* [To be done] Write out only the lines running from the one that contains "How distant is" to the end of the material, both ends included.

══════════════════════════════

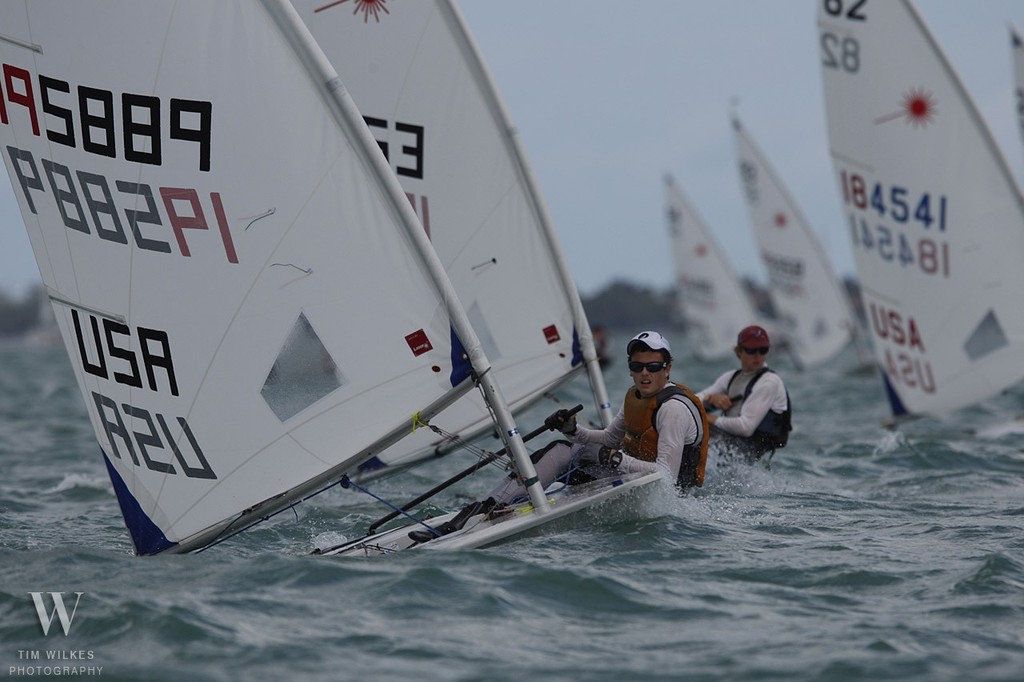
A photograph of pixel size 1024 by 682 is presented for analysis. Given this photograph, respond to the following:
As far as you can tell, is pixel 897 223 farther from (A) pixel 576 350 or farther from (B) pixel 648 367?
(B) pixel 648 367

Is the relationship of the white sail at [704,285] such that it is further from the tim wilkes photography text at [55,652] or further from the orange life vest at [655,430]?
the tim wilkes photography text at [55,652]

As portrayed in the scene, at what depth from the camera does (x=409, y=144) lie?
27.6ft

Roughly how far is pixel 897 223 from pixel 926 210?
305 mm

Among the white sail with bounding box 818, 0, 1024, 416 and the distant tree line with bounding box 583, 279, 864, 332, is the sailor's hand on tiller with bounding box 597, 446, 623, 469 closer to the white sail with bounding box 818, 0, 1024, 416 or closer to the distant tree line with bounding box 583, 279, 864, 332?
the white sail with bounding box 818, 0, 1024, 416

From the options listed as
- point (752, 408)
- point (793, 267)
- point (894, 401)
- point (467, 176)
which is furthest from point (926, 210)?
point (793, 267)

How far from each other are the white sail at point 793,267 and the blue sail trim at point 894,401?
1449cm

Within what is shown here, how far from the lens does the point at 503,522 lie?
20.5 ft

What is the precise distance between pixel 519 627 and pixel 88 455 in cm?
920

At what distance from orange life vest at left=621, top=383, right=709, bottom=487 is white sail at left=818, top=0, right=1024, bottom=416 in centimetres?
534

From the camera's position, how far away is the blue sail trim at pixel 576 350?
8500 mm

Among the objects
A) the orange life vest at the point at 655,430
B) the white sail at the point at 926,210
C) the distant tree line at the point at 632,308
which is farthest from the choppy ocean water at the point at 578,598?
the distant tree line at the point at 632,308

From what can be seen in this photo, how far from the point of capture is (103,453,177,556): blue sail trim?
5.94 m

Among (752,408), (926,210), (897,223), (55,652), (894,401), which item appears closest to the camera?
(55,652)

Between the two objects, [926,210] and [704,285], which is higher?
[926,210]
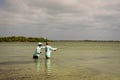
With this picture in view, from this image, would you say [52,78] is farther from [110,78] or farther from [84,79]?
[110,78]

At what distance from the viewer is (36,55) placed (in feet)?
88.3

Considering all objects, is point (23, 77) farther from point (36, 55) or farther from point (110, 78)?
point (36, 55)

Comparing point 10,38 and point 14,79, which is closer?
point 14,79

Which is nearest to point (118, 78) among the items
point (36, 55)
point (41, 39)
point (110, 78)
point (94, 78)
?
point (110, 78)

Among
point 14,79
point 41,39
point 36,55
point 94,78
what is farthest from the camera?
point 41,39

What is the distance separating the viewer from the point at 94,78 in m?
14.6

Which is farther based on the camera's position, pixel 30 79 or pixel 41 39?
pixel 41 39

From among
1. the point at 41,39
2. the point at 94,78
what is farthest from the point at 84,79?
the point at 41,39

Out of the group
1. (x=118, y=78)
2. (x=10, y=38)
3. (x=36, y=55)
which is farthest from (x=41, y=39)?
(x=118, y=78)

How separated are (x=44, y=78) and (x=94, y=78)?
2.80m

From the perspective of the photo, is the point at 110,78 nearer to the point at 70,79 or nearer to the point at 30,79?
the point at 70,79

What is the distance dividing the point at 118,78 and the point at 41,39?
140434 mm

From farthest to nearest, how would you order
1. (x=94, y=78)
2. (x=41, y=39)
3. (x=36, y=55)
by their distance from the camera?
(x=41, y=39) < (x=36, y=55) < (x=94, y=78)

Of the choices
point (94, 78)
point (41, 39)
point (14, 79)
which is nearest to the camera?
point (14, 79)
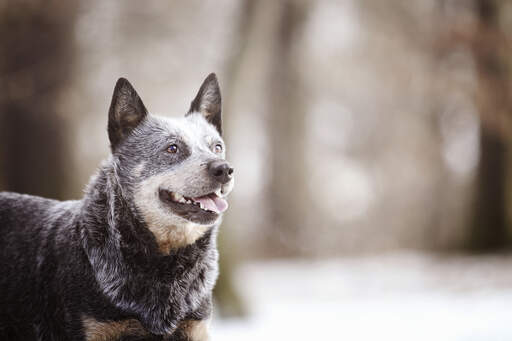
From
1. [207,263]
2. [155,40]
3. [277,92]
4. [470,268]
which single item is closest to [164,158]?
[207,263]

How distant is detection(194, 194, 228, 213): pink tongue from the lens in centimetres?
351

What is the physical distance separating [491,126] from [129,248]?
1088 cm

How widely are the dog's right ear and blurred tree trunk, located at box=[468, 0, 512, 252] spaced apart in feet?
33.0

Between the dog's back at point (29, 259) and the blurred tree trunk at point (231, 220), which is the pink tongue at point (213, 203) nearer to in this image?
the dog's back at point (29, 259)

══════════════════════════════

* [Result of the exercise]
How distant is detection(194, 194, 228, 213): pink tongue from the lens in centimetres?
351

What is the physical distance separating [491,126] from [129,248]?
1088 cm

How widely are the dog's right ear and blurred tree trunk, located at box=[468, 0, 512, 252] spaced apart in feet?
33.0

Between the dog's back at point (29, 259) and the blurred tree trunk at point (231, 220), which is the pink tongue at point (213, 203) nearer to in this image?
the dog's back at point (29, 259)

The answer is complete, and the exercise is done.